──────── Given passage

Re: [PATCH v2 00/24] TDX MMU Part 2

From: Paolo Bonzini
Date: Tue Dec 24 2024 - 09:33:31 EST


On 11/12/24 08:33, Yan Zhao wrote:
Hi,

Here is v2 of the TDX “MMU part 2” series.
As discussed earlier, non-nit feedbacks from v1[0] have been applied.
- Among them, patch "KVM: TDX: MTRR: implement get_mt_mask() for TDX" was
dropped. The feature self-snoop was not made a dependency for enabling
TDX since checking for the feature self-snoop was not included in
kvm_mmu_may_ignore_guest_pat() in the base code. So, strickly speaking,
current code would incorrectly zap the mirrored root if non-coherent DMA
devices were hot-plugged.

There were also a few minor issues noticed by me and fixed without internal
discussion (noted in each patch's version log).

It’s now ready to hand off to Paolo/kvm-coco-queue.


One remaining item that requires further discussion is "How to handle
the TDX module lock contention (i.e. SEAMCALL retry replacements)".

────────────────
──────── Rows

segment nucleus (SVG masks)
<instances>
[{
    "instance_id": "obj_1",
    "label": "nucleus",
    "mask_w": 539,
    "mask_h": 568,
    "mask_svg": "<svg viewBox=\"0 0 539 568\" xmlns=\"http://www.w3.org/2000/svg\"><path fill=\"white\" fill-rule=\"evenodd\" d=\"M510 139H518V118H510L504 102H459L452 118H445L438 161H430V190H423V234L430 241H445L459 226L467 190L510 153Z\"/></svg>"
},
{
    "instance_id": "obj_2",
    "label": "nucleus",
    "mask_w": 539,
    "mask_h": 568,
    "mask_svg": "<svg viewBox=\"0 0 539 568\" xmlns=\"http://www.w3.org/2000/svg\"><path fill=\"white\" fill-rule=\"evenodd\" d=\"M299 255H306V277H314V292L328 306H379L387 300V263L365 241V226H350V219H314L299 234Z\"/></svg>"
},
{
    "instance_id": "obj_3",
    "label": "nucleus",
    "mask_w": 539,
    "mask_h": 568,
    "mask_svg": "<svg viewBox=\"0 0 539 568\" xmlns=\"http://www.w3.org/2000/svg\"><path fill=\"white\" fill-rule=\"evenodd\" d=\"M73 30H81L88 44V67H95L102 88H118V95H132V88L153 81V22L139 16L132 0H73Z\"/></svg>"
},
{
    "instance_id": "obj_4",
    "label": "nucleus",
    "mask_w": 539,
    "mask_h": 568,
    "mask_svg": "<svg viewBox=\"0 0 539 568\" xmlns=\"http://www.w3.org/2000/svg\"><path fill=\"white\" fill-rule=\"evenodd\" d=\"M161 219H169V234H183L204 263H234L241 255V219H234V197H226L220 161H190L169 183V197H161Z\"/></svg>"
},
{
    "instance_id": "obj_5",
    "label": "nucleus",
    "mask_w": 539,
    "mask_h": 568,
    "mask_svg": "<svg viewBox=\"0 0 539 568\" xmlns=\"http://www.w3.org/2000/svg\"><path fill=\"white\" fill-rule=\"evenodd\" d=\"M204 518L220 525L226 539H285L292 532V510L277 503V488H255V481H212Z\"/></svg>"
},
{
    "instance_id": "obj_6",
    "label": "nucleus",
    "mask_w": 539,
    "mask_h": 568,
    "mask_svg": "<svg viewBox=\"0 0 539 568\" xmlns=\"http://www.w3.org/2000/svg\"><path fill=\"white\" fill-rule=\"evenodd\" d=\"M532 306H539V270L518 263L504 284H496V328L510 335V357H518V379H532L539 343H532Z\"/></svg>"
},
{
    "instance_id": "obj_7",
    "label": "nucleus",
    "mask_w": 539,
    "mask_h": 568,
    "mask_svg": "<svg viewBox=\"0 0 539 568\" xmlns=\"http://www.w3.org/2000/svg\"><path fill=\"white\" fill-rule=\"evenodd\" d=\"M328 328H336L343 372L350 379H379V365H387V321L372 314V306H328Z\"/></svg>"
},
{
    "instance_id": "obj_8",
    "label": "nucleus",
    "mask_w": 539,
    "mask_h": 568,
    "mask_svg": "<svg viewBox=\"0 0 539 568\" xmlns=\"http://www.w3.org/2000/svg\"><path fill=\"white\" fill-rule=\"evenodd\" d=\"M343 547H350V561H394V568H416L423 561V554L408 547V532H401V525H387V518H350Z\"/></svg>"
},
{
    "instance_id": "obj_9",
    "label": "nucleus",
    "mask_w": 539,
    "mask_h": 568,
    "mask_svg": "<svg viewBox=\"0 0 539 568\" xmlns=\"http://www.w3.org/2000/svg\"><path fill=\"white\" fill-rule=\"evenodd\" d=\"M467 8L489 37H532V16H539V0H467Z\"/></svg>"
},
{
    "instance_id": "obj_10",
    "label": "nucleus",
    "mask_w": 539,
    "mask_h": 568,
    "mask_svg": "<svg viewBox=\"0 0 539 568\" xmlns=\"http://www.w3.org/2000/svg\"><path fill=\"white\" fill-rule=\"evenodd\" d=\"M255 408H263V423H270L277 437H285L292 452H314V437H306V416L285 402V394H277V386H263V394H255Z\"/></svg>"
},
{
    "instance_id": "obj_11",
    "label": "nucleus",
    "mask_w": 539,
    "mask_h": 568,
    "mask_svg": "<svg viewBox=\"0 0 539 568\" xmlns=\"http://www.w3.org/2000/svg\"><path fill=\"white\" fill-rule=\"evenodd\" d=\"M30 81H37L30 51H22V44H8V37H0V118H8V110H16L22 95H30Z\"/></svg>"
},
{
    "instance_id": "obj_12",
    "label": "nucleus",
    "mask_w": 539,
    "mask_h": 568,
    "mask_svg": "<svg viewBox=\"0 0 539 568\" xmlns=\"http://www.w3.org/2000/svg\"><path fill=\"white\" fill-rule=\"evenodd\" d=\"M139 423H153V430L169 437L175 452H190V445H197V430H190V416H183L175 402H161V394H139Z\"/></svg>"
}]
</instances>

────────────────

▶ **Exercise directions**:
Answer these from the TDX MMU series message:
1. Which patch was dropped in v2?
2. Where are the minor fixes made without internal discussion noted?
3. What remaining item still needs further discussion?

▶ **Task response**:
1. "KVM: TDX: MTRR: implement get_mt_mask() for TDX"
2. In each patch's version log.
3. How to handle the TDX module lock contention (i.e. SEAMCALL retry replacements).